What toll did the government’s 16 day shutdown take on the Mother Lode’s economy?
“A big hit, especially back to back with the Rim Fire,” says Nanci Sikes the Executive Director of the Tuolumne County Visitors Bureau.
There is no dollar amount as of yet, but Sikes believes it is in the millions. She says some small tourists businesses along the Highway 120 Corridor were forced to close their doors. Sikes believes they could not compete with the double whammy of Yosemite National Park being closed and a fire that made news around the world already keeping visitors away. Businesses surrounding the Park and Stanislaus National Forest were not the only one hurt by this double jeopardy.
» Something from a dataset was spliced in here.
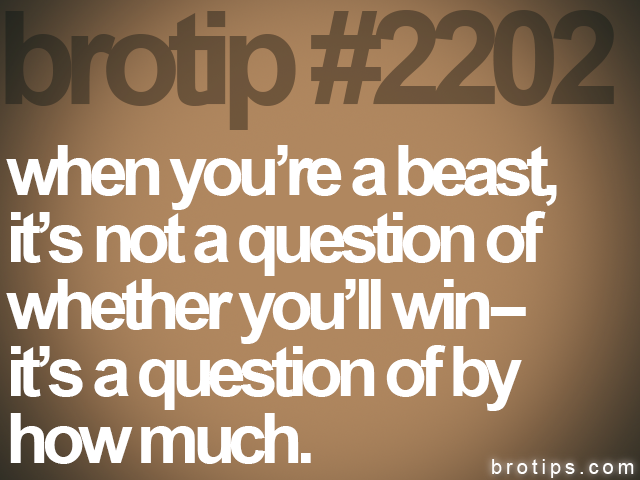 brotip #2202 when youre a beast,&lt;br&gt;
John Liechty is the Manager of Glory Hole Sports near New Melones Lake in Calaveras County. It was also shut down for more than two weeks in the government stalemate which in turn keep shoppers away from his store.”It affected us drastically. We had about 30% less traffic. People couldn’t go to the lake and that’s our livelihood,” says Liechty. He adds he is seeing his customers return, but slowly.
Sikes stresses it is time to get the word out to the world that the region is open for business. Some tours to Yosemite were booked a year in advance. The Bureau is working to notify those tour operators. Sikes says if they can get to them in time a lot of business that would otherwise be lost can be salvaged. Another worry, with only a three month budget extension granted by Congress, the Visitors Bureau is bracing itself for round two in January.
“Very discouraging, I was hoping for a longer extension. It’s a dark cloud looming over our heads,” says Sikes.